Segment Start: DATA FOR THIS TASK

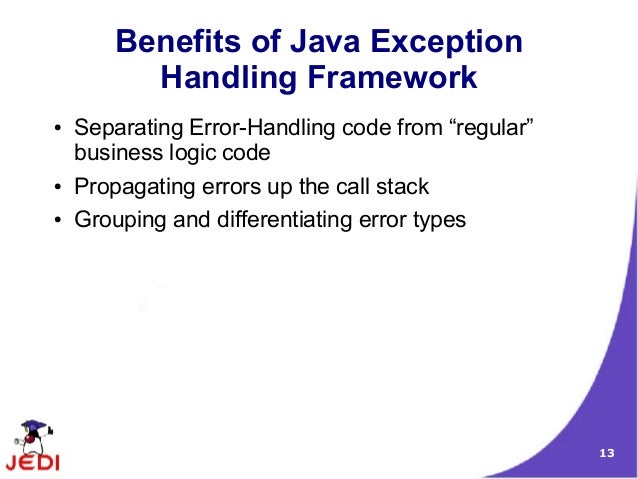 Benefits of Java Exception Handling Framework

• Separating Error-Handling code from “regular” business logic code
• Propagating errors up the call stack
• Grouping and differentiating error types

JEDI

13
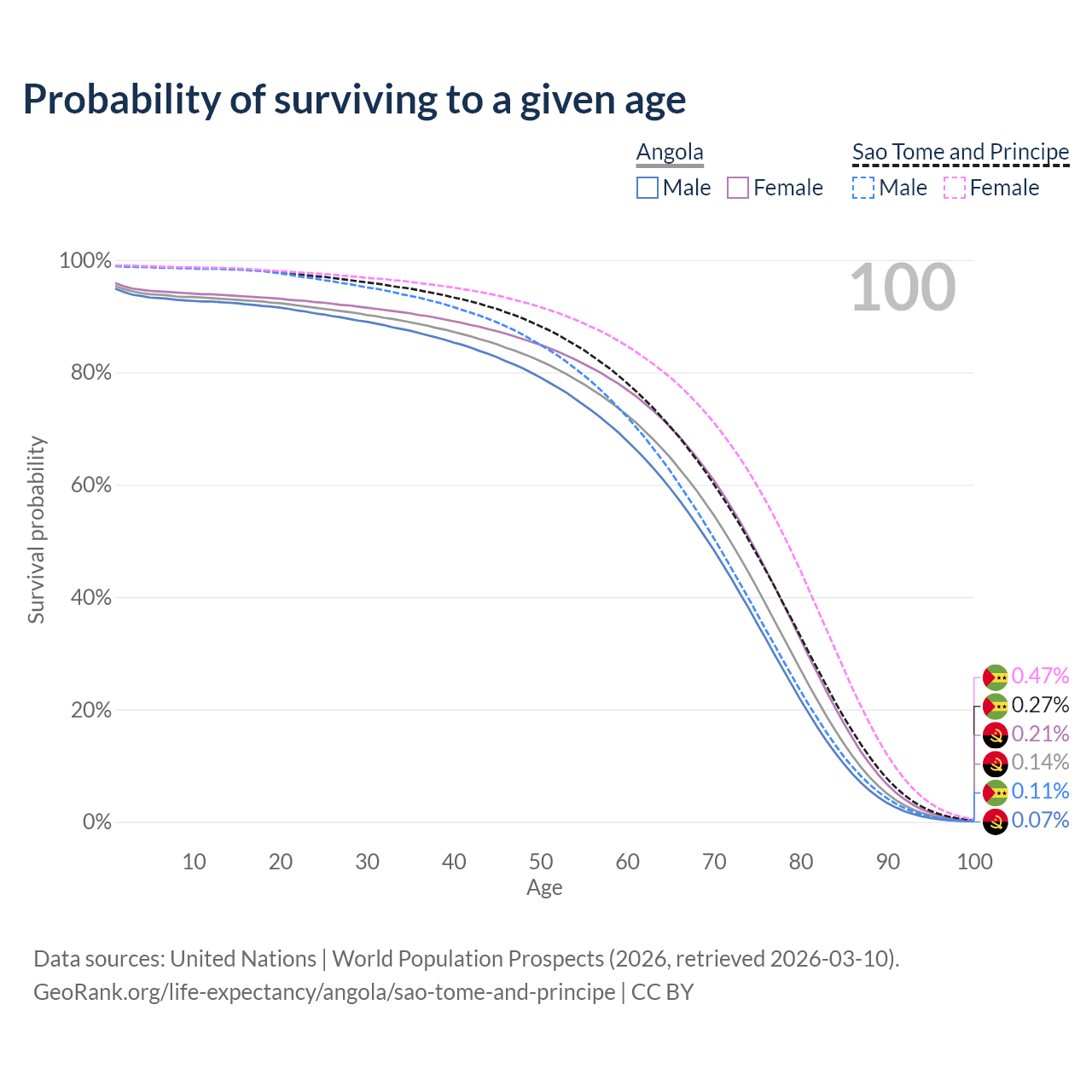 Probability of surviving to a given age

Angola
Male Female

Sao Tome and Principe
Male Female

100

100%
80%
60%
40%
20%
0%

Survival probability

0.47%
0.27%
0.21%
0.14%
0.11%
0.07%

10 20 30 40 50 60 70 80 90 100
Age

Data sources: United Nations | World Population Prospects (2026, retrieved 2026-03-10).
GeoRank.org/life-expectancy/angola/sao-tome-and-principe | CC BY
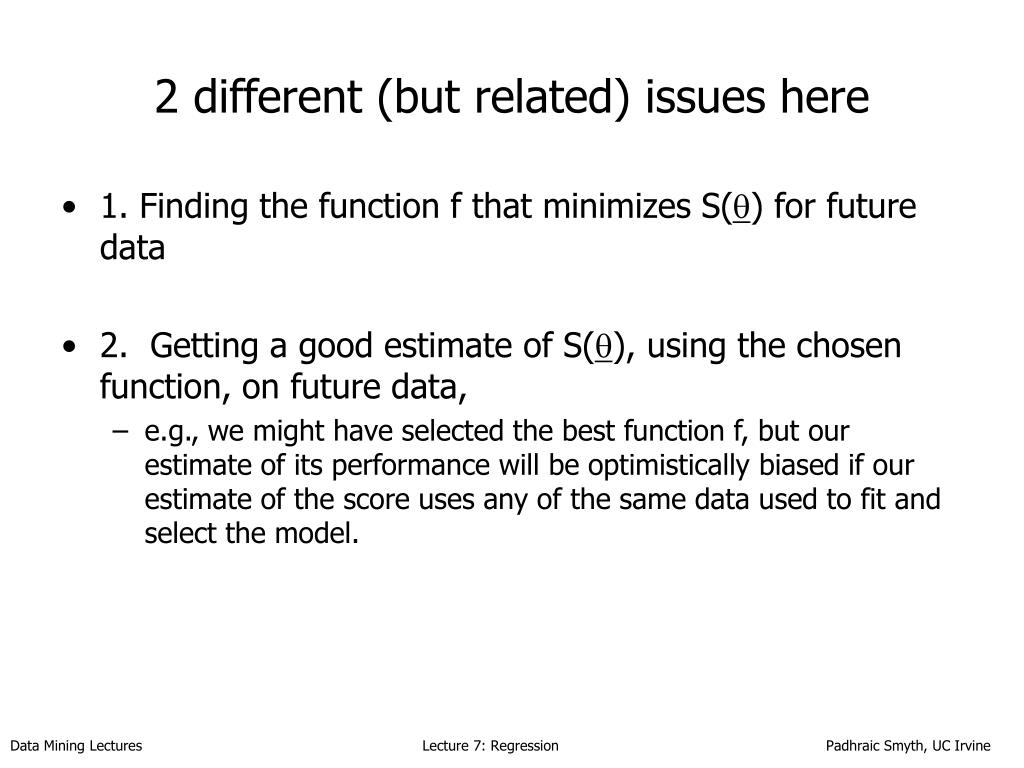 2 different (but related) issues here

• 1. Finding the function f that minimizes S($\underline{\theta}$) for future data

• 2.  Getting a good estimate of S($\underline{\theta}$), using the chosen function, on future data,
  – e.g., we might have selected the best function f, but our estimate of its performance will be optimistically biased if our estimate of the score uses any of the same data used to fit and select the model.

Data Mining Lectures

Lecture 7: Regression

Padhraic Smyth, UC Irvine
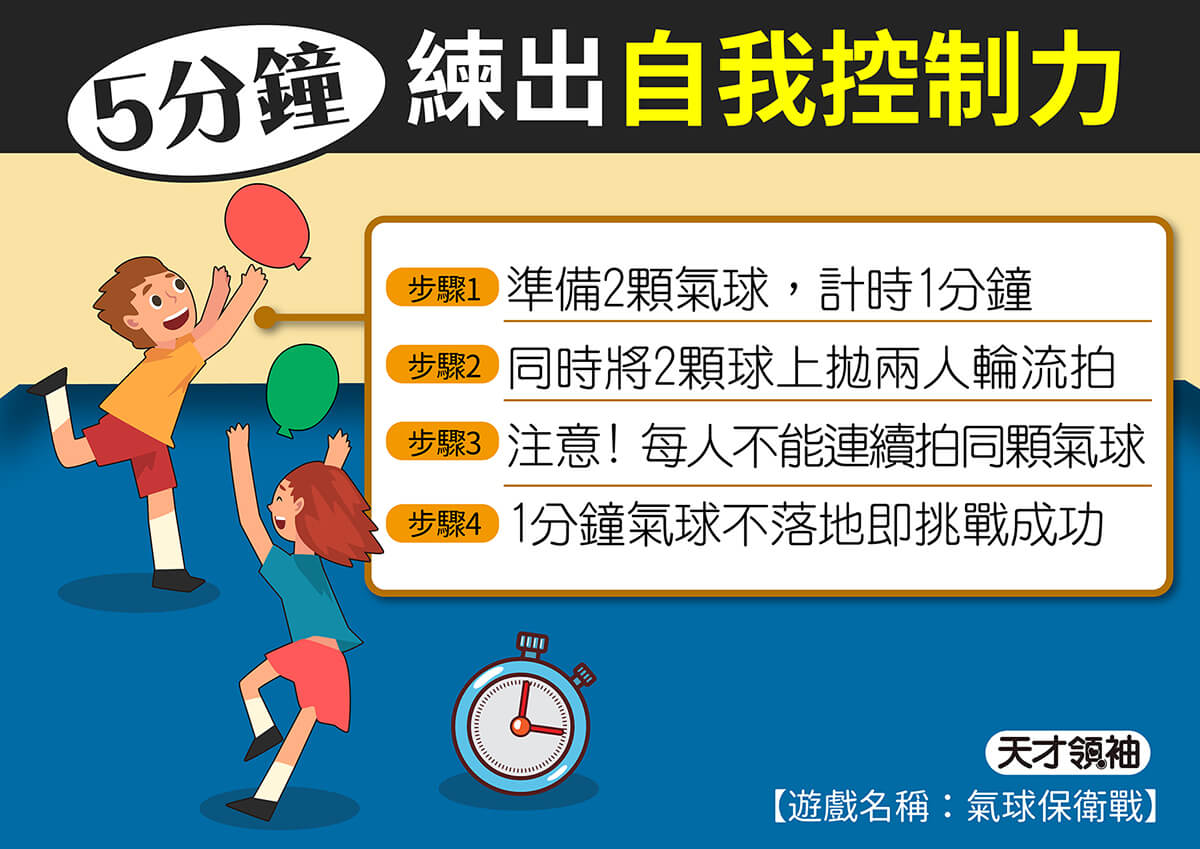 5分鐘 練出自我控制力

步驟1 準備2顆氣球，計時1分鐘

步驟2 同時將2顆球上拋兩人輪流拍

步驟3 注意！每人不能連續拍同顆氣球

步驟4 1分鐘氣球不落地即挑戰成功

天才領袖

【遊戲名稱：氣球保衛戰】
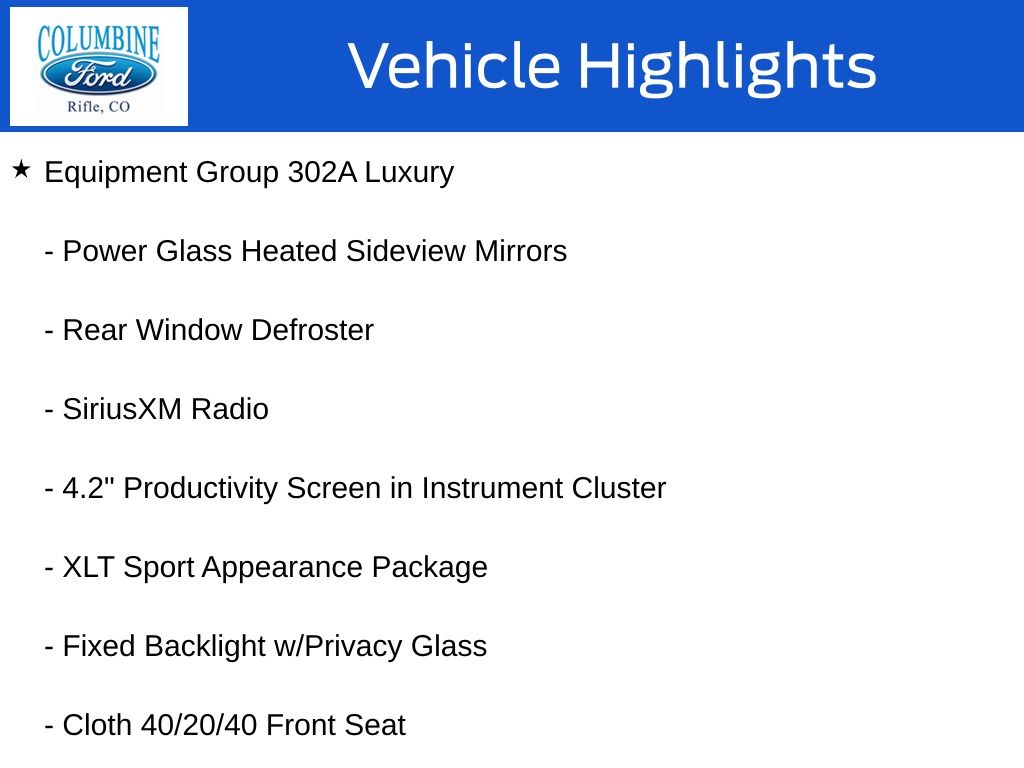 COLUMBINE
Ford
Rifle, CO

Vehicle Highlights

★ Equipment Group 302A Luxury

- Power Glass Heated Sideview Mirrors

- Rear Window Defroster

- SiriusXM Radio

- 4.2" Productivity Screen in Instrument Cluster

- XLT Sport Appearance Package

- Fixed Backlight w/Privacy Glass

- Cloth 40/20/40 Front Seat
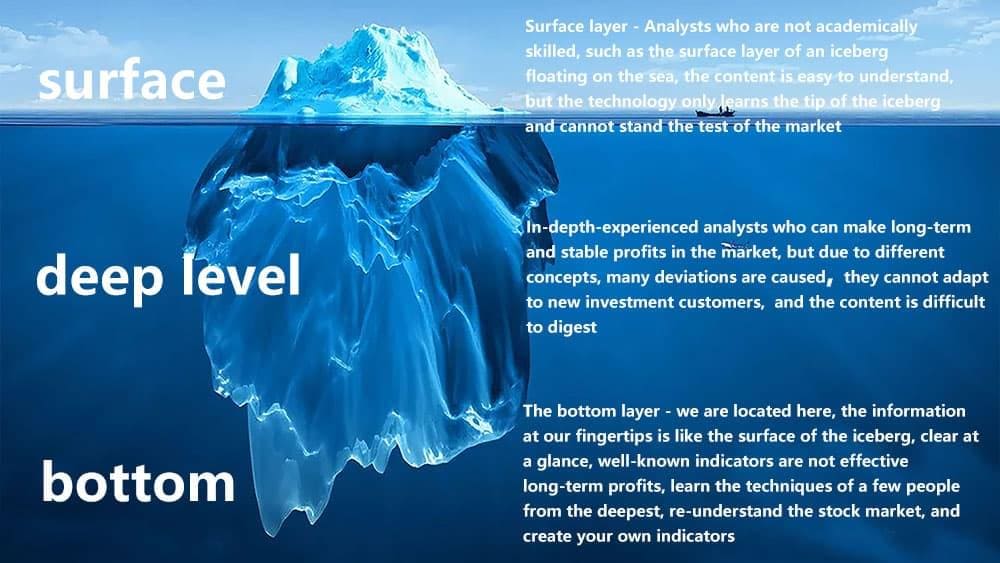 surface

Surface layer - Analysts who are not academically skilled, such as the surface layer of an iceberg floating on the sea, the content is easy to understand, but the technology only learns the tip of the iceberg and cannot stand the test of the market

deep level

In-depth-experienced analysts who can make long-term and stable profits in the market, but due to different concepts, many deviations are caused, they cannot adapt to new investment customers, and the content is difficult to digest

bottom

The bottom layer - we are located here, the information at our fingertips is like the surface of the iceberg, clear at a glance, well-known indicators are not effective long-term profits, learn the techniques of a few people from the deepest, re-understand the stock market, and create your own indicators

Segment End: DATA FOR THIS TASK

How many lines of the data above include the word "theta"? Only that number should be returned.

- YOUR RESPONSE
2